Filipina bikin heboh dunia internasional. Presiden baru Rodrigo Duterte perintahkan untuk membunuh gembong-gembong narkoba Filipina. Sudah lebih dari 1.500 gembong narkoba mati dibuang di Teluk Manila atau di jalanan kota. Amnesty International dan Sekjen PBB Ban Ki Moon mengkritik tindakan Duterte ini, dan sang presiden malah mengkritik balik PBB soal perang di Suriah, Irak dan polisi di AS yang membunuh warga kulit hitam.
This must be ringing a bell to us. Tahun 1980-an awal Presiden Suharto dan jajaran keamanan nasional melancarkan tindakan yang hampir sama, dengan target para gali, alias para kriminal pembuat kejahatan. Operasi yang disebut Operasi Clurit atau yg lebih terkenal dengan Petrus (penembak misterius) karena sebagian besar kriminal itu mati dengan cara ditembak. Memang jumlah yang sudah mati dalam Operasi Clurit secara resmi tidak sampai membilang angka seribuan, tapi kita tidak pernah tahu karena setelah mendapat kritik, operasi tersebut tidak terdata lagi jumlah korbannya.
Aksi street justrice seperti ini menimbulkan pro dan kontra. Pertanyaannya: apakah negara memiliki hak yang sah untuk membunuh manusia walaupun mereka adalah para penjahat, dan melakukan itu di luar sistem hukum? Biarkan saja ahli moral dan hukum pikirkan itu.Â
Bagi keluarga korban maupun pribadi yang dirugikan, kejahatan memang sangat membekas ke dalam relung hati. Sakit hati korban pemerkosaan, keluarga dari korban pembunuhan atau sakitnya orang yang kecurian harta benda tidak dapat dipahami dengan benar oleh para ahli hukum dan moral yang tidak mengalami kejahatan itu sendiri. Dendam adalah perasaan yang menyakitkan bagi para korban atau keluarga, tetapi hanyalah benda kecil di bawah mikroskop yang bahkan tidak membuat gatal para pengamat di mikroskop.Â
Makanya ucapan pengamat kejahatan itu seperti ucapan malaikat, merasa jadi manusia paling ahli dan paling benar. Tetapi di balik ucapan pengamat, apa yang dirasakan oleh pelaku ataupun korban, siapa yang tahu. Tentu sakitnya berbeda.
Sakit hati seperti itu bisa akibatkan dampak bermacam-macam, dan bisa jadi tidak kurang kejamnya dari kejahatan itu.

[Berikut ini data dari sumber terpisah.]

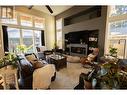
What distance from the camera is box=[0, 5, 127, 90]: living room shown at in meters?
1.67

Contoh sederhana: kejahatan dibalas kejahatan adalah ketika maling motor ketangkap, dibakar atau digebukin sampai sekarat oleh penduduk sekampung.
Alasan yang muncul dari street justice menurut saya tidak bisa dikerucutkan hanya pada soal moral atau hukum, karena soal sosial, praktis, perasaan individual/kelompok masyarakat juga terlibat, termasuk juga struktur keamanan dan sistem pengamanan dalam masyarakat dan rasa keadilan masyarakat.
Contohnya, ada salah satu polsek di kecamatan di sebuah kota satelit di selatan Jakarta. Waktu melaporkan soal pencurian, saya melihat tenaga di polsek itu tidak lebih dari 40 orang. Kecamatan terpadat di Indonesia hanya memiliki 40 tenaga polisi, pantes aja di setiap RT terjadi tingkat kriminalitas pencurian begitu tinggi. Jangankan tingkat RT, ratio jumlah polisi dibanding jumlah masyarakat sangat tidak sebanding.
Artinya penegakan hukum untuk keamanan lingkungan tidak bisa ditangani oleh tenaga keamanan yang digaji negara yaitu polisi. Jadi jika terjadi kejahatan dan penjahatnya digebukin sampai mati atau dibakar, maka hal itu bisa puncak dari gunung es kekecewaan di masyarakat yang merasa tidak terlindungi.
Begitu juga masyarakat di suku pedalaman yang tanah dan hutannya terus diperjualbelikan oleh bupati dengan pengusaha asing maupun pengusaha Jakarta tanpa melibatkan mereka yang tinggal dan hidup dari hutan. Mereka tidak dapat melawan dalam permainan hukum dan dagang politik. Yang mereka bisa lakukan adalah membakar kendaraan atau perumahan milik para pegawai pengusaha yang dilihat dari perspektif mereka sebagai penjajah wilayahnya.
Sama juga dengan sedikitnya penegak hukum dibandingkan dengan jumlah pelaku kejahatan dan pengedar narkoba. Hal ini mengakibatkan banyak anak muda jadi korban narkoba. Orang tua yang kecewa bisa jadi akan meledak dan membunuh pengedar narkoba.